Lebih lanjut Presiden mengatakan telah ditetapkan pula prosedur pengajuan keringanan pelunasan kredit tersebut. Untuk mengajukannya tidak perlu datang ke bank atau perusahaan leasing, tetapi cukup melalui surat elektronik atau e-mail dan bisa juga melalui aplikasi percakapan Whatsapp.
Aktif memantau
Dihubungi secara terpisah, Juru Bicara Otoritas Jasa Keuangan Sekar Putih Djarot mengatakan, peraturan dari OJK untuk bank maupun leasing sudah mulai berlaku. Oleh sebab itu, ia mengimbau agar debitor yang terkena dampak ekonomi akibat Covid-19 segera mengajukan keringanan pembayaran cicilan.
”Para debitor ini terdiri dari pelaku UMKM, pekerja informal, ojek online, pekerja informal, pekerja berpenghasilan harian, dan nelayan dengan nilai kredit di bawah Rp 10 miliar. Kemampuan mereka membayar cicilan sedang terpengaruh karena merebaknya Covid-19,” ujarnya.
Skema atau jangka waktu pembayaran cicilan ini akan sangat bergantung pada penilaian bank terhadap kemampuan membayar setiap debitor.
Sekar menjelaskan, para debitor harus aktif memantau dan mencari informasi resmi dari pihak bank maupun leasing terkait mekanisme pengajuan keringanan pembayaran kredit ini. Untuk mengajukan permohonan tersebut, debitor tidak perlu datang langsung ke bank maupun leasing, tetapi bisa melalui situs web, saluran komunikasi daring, atau pusat informasi resmi bank maupun leasing tersebut.

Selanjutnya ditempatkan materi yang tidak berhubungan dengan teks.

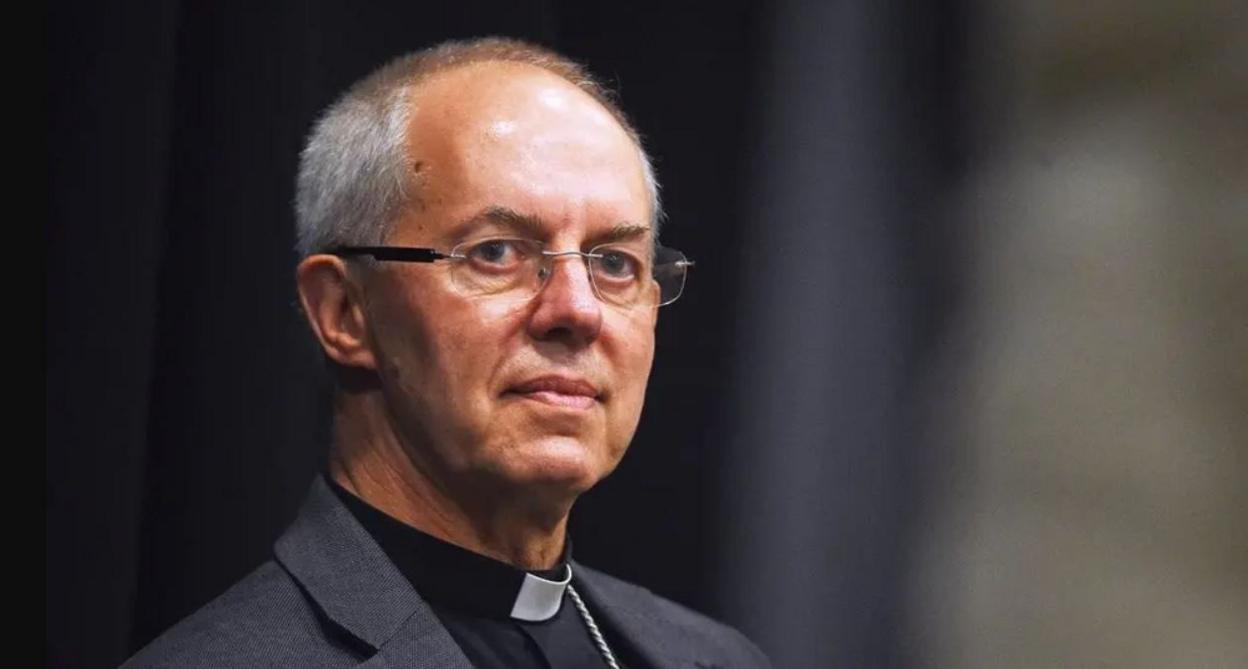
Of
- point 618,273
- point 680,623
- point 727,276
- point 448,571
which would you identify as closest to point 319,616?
point 448,571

”Setelah debitor mengajukan permohonan restrukturisasi ke bank maupun leasing, nantinya pihak bank maupun leasing akan melakukan penilaian apakah debitor itu betul-betul terkena dampak langsung wabah Covid-19. Setelah itu, pihak bank maupun leasing akan berdiskusi dengan pihak debitor terkait keringanan apa yang akan disepakati,” ucapnya.
Sekar mengatakan, keringanan pembayaran cicilan ini juga dipengaruhi oleh profil debitor yang selama ini tepat waktu atau tidak ketika membayar cicilan. Bentuk keringanan pembayaran cicilan beragam, seperti penyesuaian pembayaran cicilan pokok atau bunga dan perpanjangan waktu pembayaran dengan jangka waktu maksimal hingga satu tahun.
”Skema atau jangka waktu pembayaran cicilan ini akan sangat bergantung pada penilaian bank terhadap kemampuan membayar setiap debitor,” katanya.